**Exercise requirements**
The lines below from the one with "Nordberg u Lomu" up to and including the one with "Jardim Patio Garden, Front" are what you should set down, exactly and without pictures.
(Source data)
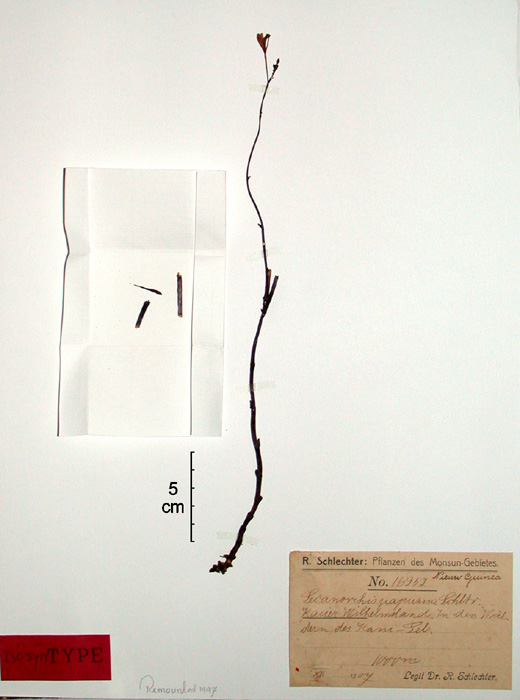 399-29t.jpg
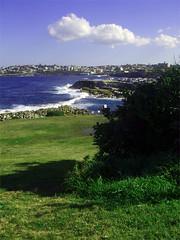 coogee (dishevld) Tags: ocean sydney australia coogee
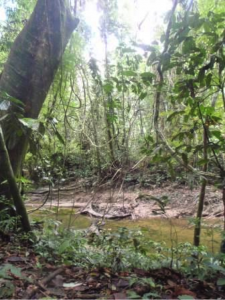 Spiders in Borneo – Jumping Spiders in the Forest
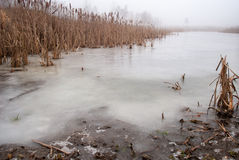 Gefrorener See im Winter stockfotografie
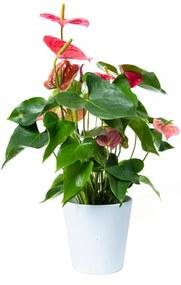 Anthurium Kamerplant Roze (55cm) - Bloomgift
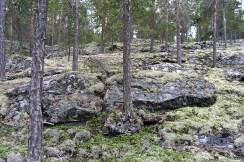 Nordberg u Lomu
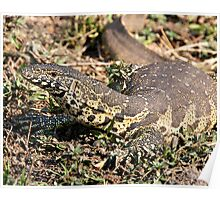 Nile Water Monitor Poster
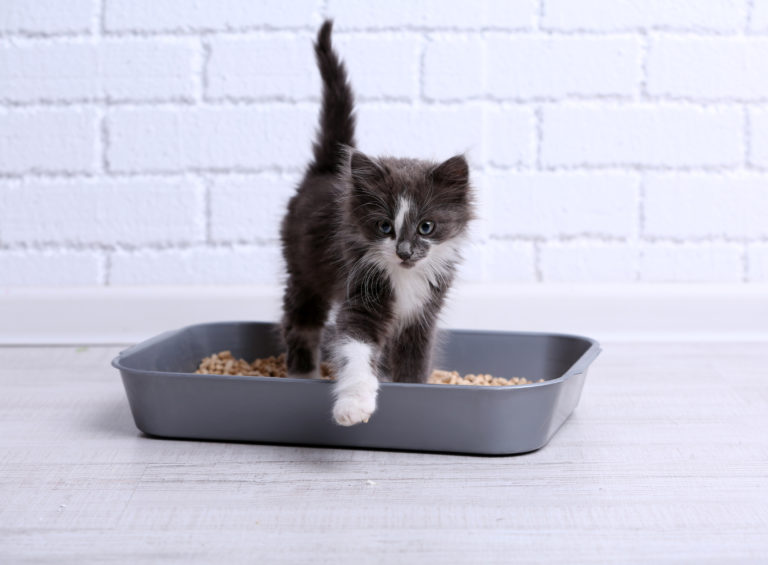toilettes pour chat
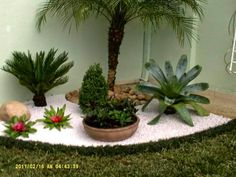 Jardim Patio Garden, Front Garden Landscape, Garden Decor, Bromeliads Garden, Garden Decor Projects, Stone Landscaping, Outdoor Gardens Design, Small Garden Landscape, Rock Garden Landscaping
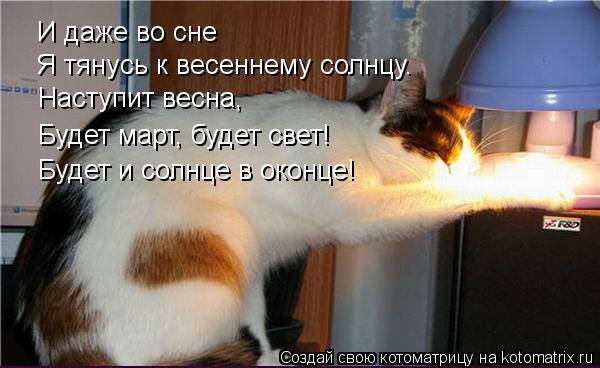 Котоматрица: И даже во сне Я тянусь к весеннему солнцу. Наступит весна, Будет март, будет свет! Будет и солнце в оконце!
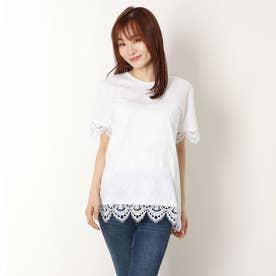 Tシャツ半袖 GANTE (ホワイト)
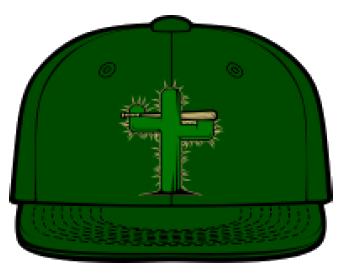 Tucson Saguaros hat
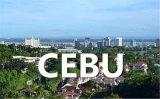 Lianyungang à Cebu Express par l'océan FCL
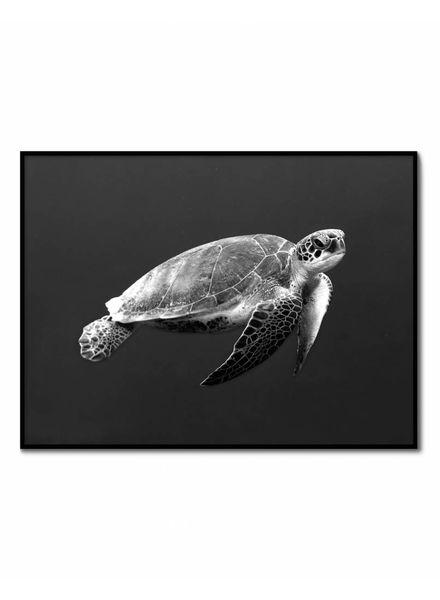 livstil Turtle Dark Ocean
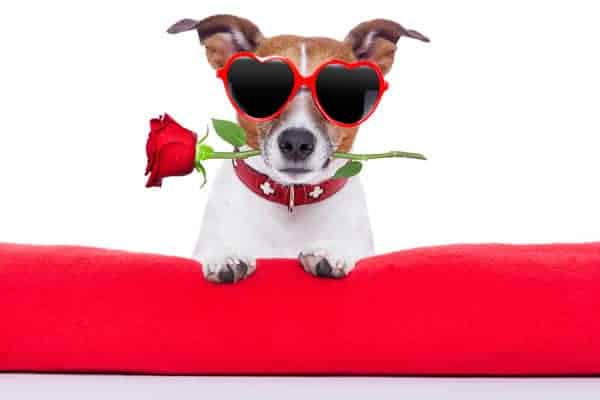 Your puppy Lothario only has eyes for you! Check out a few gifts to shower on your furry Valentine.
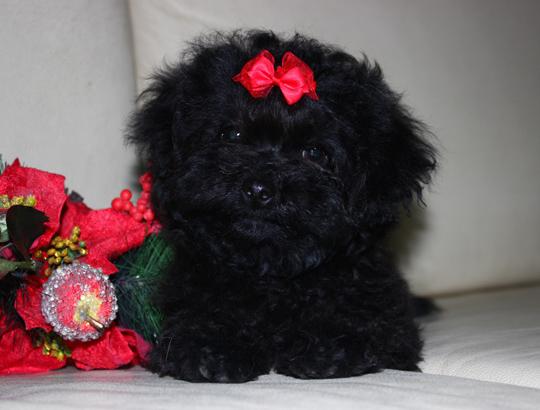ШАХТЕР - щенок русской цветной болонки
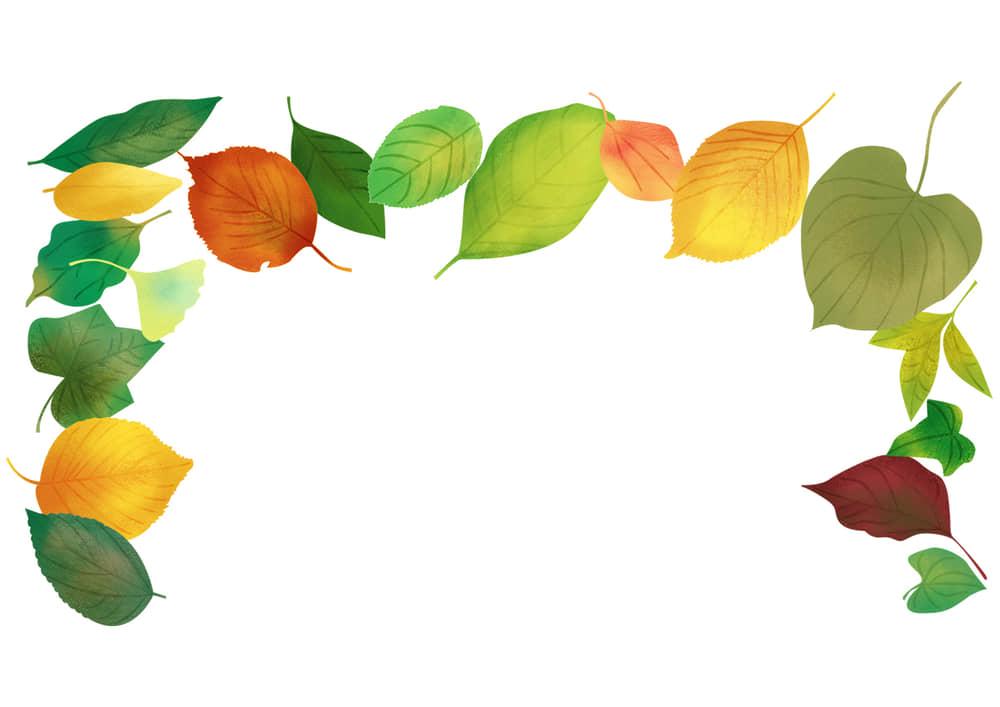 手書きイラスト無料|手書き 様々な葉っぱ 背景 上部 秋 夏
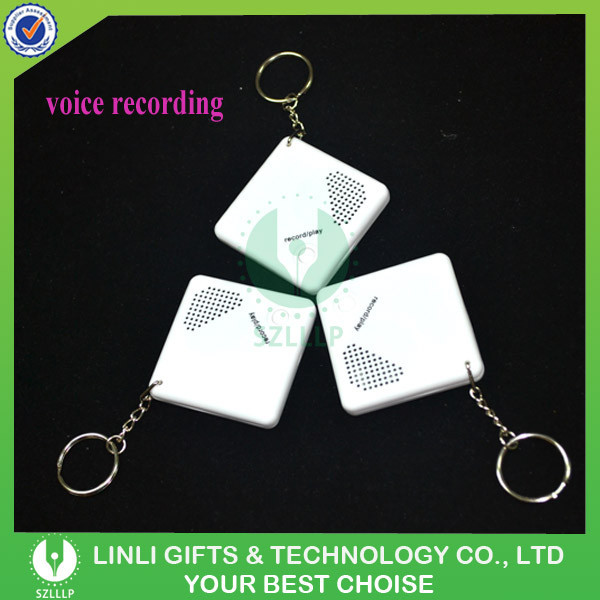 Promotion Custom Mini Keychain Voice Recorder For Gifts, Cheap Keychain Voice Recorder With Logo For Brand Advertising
(End Source data)
**Output below**
 Nordberg u Lomu
 Nile Water Monitor Poster
toilettes pour chat
 Jardim Patio Garden, Front Garden Landscape, Garden Decor, Bromeliads Garden, Garden Decor Projects, Stone Landscaping, Outdoor Gardens Design, Small Garden Landscape, Rock Garden Landscaping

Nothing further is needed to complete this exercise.